### Qué se pide
Copia las líneas que empiezan en la que contiene "Which is (x=86, y=143)" y terminan en la que contiene "the tree at [28,34] <", ambas incluidas, y cambia "office tower" por "office building" sin tocar nada más.

(Registros de datos recopilados)
▽

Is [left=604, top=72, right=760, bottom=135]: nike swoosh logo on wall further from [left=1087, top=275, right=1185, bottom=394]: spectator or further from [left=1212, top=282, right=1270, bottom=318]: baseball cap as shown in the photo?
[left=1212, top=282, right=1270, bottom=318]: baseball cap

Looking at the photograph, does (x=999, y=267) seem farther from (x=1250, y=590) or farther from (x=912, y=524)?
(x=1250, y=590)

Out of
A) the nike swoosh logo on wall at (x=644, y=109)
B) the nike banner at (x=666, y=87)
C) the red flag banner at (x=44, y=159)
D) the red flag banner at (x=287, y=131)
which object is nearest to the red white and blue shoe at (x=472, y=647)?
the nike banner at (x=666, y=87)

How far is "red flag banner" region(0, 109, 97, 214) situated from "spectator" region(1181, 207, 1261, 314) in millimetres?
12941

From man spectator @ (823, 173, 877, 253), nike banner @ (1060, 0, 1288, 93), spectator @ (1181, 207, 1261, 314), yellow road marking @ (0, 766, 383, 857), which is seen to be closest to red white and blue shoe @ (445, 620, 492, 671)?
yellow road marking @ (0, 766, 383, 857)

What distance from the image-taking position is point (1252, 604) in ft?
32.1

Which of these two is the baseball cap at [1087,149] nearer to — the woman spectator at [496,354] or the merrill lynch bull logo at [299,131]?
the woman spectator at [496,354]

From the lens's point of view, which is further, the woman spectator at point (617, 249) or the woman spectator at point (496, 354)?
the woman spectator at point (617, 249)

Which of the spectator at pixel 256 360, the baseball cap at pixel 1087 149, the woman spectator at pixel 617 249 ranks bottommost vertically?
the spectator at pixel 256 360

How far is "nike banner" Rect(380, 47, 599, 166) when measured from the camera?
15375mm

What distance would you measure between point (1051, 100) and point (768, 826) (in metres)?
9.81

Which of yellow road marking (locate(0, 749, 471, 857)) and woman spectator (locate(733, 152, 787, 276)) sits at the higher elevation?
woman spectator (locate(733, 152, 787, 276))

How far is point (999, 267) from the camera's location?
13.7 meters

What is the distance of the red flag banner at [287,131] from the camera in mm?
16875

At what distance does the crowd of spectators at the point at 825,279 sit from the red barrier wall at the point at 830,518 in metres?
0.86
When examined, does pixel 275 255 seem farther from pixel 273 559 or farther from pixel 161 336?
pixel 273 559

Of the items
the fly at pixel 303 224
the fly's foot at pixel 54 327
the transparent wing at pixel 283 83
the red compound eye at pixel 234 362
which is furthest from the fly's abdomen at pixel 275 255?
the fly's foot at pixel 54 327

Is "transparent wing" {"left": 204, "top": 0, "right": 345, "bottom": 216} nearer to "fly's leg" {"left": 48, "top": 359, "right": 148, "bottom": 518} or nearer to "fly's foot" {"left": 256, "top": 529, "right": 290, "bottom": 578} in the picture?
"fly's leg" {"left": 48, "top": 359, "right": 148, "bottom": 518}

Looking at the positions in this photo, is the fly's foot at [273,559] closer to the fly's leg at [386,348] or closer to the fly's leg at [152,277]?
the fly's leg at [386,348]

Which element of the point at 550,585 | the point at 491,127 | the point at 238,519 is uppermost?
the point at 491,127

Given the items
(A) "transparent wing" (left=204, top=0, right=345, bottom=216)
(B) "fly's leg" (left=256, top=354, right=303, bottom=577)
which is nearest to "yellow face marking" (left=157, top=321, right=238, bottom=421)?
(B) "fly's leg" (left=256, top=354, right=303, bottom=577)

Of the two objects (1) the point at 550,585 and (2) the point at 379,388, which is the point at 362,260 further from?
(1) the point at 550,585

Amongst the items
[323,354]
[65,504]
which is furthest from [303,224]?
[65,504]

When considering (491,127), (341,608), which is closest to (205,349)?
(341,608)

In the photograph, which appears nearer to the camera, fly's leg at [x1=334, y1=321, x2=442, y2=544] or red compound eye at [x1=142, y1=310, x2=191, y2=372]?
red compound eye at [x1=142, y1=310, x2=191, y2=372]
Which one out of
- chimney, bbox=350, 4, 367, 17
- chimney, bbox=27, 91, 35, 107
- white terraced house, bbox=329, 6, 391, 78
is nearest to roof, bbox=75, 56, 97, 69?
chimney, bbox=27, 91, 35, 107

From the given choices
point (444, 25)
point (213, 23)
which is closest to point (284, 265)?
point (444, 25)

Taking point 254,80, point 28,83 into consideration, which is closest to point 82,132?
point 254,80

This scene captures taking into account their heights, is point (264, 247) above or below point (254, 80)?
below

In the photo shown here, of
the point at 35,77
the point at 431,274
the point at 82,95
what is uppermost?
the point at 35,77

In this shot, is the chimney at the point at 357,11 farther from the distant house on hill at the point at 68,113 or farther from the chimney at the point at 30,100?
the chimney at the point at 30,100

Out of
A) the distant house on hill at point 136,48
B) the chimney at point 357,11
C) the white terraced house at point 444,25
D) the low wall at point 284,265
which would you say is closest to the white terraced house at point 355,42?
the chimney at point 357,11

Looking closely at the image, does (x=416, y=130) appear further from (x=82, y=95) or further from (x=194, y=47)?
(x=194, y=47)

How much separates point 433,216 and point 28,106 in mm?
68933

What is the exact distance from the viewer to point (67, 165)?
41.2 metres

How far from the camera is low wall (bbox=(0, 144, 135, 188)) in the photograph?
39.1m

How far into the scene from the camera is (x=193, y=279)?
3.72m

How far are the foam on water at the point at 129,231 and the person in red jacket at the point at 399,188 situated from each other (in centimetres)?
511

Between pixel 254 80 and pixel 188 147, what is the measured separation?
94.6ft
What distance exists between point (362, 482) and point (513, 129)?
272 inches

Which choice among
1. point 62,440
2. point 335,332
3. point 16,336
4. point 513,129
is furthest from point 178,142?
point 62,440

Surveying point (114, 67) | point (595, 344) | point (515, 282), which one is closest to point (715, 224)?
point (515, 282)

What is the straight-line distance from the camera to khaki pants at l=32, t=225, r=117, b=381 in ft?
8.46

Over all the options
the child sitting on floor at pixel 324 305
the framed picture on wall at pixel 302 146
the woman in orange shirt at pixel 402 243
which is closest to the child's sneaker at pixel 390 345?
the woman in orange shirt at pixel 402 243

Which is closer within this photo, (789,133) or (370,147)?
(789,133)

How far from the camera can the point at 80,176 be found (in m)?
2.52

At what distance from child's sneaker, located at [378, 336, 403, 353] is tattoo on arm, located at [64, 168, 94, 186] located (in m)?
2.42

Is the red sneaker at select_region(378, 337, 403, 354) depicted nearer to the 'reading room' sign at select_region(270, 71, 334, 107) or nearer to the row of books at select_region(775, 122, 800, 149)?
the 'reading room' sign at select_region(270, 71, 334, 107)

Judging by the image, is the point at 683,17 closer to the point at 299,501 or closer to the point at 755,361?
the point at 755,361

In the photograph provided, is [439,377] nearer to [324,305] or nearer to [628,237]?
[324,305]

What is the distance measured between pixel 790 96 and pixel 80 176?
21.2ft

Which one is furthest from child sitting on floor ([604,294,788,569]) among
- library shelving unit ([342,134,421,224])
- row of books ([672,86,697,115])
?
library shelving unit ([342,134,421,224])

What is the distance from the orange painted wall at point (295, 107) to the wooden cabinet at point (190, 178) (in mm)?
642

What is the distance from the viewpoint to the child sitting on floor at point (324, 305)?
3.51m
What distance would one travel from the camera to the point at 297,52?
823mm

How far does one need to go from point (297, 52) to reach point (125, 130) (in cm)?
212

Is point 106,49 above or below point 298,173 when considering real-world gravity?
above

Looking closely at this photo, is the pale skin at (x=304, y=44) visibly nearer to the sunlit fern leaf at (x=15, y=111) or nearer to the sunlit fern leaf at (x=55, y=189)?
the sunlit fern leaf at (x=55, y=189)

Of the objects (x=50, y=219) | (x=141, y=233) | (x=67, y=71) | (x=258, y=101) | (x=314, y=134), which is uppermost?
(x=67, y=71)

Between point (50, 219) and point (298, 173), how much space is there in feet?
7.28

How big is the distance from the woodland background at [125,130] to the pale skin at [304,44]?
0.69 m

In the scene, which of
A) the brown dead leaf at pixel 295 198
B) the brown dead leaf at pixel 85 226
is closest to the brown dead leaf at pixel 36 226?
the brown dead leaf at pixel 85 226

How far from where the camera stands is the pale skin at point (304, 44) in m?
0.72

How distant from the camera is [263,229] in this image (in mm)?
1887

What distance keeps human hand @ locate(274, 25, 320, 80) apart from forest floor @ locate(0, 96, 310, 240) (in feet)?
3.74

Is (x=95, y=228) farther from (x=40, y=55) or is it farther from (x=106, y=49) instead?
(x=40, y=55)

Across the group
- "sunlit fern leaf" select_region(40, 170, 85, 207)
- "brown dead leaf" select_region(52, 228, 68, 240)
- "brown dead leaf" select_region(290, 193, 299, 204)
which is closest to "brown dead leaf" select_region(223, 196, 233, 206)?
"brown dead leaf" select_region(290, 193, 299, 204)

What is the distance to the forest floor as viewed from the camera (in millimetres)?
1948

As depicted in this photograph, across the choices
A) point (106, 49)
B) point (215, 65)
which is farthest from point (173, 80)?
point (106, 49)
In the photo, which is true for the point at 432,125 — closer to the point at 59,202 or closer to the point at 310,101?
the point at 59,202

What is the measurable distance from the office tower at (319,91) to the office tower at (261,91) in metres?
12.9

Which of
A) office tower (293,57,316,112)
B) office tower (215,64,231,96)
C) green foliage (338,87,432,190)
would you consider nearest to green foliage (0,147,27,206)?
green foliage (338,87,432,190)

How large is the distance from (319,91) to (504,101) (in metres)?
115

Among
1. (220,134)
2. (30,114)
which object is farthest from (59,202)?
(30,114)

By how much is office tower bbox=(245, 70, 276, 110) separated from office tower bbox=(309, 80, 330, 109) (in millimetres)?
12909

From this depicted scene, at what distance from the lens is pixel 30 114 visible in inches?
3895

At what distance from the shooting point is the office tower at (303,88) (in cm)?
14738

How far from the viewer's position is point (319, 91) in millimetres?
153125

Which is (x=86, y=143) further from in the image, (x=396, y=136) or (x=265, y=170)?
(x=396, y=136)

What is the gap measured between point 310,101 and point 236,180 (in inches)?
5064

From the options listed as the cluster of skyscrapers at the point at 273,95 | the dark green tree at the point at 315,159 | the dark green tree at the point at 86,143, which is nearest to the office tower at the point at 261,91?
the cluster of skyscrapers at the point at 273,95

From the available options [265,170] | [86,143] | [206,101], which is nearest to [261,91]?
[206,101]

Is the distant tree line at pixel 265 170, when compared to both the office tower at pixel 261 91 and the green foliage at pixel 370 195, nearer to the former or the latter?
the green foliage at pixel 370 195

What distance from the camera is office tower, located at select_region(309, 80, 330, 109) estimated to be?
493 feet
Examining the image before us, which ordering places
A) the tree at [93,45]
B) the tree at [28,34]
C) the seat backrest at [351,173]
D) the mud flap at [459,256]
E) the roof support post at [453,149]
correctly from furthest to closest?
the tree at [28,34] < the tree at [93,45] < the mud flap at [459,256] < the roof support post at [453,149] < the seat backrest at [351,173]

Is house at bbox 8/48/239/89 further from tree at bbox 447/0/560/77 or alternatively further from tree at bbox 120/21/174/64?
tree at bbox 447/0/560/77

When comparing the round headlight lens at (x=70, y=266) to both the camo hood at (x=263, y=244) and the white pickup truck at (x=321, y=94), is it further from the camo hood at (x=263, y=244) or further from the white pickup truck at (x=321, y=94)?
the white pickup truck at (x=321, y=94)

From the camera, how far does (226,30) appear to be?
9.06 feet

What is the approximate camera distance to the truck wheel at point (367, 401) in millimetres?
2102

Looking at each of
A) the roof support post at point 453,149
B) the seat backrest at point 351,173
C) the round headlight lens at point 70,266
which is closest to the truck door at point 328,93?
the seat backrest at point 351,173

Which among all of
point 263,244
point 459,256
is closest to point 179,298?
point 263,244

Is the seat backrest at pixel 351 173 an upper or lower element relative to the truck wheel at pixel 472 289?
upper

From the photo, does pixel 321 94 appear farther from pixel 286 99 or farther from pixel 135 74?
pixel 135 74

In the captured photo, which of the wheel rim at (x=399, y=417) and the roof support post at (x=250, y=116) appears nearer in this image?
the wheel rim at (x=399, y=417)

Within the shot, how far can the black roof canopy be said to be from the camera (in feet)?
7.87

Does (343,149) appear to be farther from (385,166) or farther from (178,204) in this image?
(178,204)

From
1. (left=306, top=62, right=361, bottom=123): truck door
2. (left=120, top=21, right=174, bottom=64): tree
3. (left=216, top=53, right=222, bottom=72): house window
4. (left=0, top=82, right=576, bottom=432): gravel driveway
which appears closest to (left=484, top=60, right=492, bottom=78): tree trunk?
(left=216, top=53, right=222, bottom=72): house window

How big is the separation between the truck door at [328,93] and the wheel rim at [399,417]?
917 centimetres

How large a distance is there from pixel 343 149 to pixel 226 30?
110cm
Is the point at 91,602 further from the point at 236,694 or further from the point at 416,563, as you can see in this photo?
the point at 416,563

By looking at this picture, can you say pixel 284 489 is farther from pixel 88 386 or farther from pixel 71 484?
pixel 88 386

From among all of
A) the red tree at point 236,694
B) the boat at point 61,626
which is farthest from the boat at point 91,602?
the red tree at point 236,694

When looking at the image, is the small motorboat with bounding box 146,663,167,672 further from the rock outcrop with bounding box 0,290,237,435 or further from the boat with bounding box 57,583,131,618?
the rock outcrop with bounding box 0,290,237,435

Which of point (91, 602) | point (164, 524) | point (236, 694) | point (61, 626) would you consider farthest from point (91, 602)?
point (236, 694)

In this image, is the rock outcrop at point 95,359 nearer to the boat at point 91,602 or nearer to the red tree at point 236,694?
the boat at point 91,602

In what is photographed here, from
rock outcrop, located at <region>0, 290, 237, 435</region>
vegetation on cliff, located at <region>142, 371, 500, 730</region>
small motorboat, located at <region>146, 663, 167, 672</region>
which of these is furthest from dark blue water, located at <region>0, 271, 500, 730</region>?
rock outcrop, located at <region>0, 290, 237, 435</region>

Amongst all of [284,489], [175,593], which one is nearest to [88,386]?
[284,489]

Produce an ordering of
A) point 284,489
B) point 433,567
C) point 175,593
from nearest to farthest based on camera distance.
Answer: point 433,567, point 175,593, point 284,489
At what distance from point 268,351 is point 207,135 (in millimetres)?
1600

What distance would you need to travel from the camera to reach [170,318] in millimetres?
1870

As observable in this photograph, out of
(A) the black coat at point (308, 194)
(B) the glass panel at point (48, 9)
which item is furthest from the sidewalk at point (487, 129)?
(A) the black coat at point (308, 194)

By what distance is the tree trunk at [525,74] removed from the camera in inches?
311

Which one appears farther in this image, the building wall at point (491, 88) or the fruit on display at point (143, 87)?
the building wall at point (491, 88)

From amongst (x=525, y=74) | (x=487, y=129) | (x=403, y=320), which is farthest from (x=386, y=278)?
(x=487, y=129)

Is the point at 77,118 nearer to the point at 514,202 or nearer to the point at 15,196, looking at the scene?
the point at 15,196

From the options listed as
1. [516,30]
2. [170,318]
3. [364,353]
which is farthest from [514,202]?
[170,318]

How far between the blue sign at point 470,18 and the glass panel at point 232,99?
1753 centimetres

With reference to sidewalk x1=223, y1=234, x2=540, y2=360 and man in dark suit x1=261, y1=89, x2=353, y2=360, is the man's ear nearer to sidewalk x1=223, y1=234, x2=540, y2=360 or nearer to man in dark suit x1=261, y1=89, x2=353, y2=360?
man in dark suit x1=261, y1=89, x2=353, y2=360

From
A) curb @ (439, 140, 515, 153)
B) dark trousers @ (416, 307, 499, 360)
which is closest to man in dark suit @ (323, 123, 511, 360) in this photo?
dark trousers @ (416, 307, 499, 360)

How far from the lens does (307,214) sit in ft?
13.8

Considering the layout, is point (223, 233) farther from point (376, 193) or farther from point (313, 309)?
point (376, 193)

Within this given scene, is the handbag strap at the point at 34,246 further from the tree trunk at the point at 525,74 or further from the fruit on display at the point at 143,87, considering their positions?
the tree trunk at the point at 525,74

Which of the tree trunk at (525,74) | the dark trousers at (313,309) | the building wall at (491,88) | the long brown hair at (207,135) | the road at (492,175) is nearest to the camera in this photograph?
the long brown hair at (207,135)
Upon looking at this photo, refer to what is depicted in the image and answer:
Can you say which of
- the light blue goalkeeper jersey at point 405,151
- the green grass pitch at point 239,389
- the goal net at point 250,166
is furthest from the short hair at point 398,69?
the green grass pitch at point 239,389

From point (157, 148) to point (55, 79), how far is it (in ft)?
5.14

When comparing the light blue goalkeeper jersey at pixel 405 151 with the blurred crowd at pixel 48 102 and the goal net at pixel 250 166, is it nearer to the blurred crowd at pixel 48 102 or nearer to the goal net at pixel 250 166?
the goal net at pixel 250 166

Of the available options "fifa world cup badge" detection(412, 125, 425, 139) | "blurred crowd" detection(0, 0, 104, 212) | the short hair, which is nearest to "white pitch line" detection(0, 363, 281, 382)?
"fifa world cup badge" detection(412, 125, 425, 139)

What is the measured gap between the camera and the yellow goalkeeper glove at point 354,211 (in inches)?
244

△

### Resultado esperado
Which is (x=86, y=143) further from in the image, (x=396, y=136) or (x=265, y=170)?
(x=396, y=136)

What is the gap measured between point 310,101 and point 236,180 (in inches)?
5064

From the options listed as the cluster of skyscrapers at the point at 273,95 | the dark green tree at the point at 315,159 | the dark green tree at the point at 86,143, which is nearest to the office building at the point at 261,91?
the cluster of skyscrapers at the point at 273,95

From the available options [265,170] | [86,143] | [206,101], which is nearest to [261,91]?
[206,101]

Is the distant tree line at pixel 265 170, when compared to both the office building at pixel 261 91 and the green foliage at pixel 370 195, nearer to the former or the latter?
the green foliage at pixel 370 195

What distance from the camera is office building, located at select_region(309, 80, 330, 109) estimated to be?
493 feet
Examining the image before us, which ordering places
A) the tree at [93,45]
B) the tree at [28,34]
C) the seat backrest at [351,173]
D) the mud flap at [459,256]
E) the roof support post at [453,149]
correctly from furthest to closest?
the tree at [28,34] < the tree at [93,45] < the mud flap at [459,256] < the roof support post at [453,149] < the seat backrest at [351,173]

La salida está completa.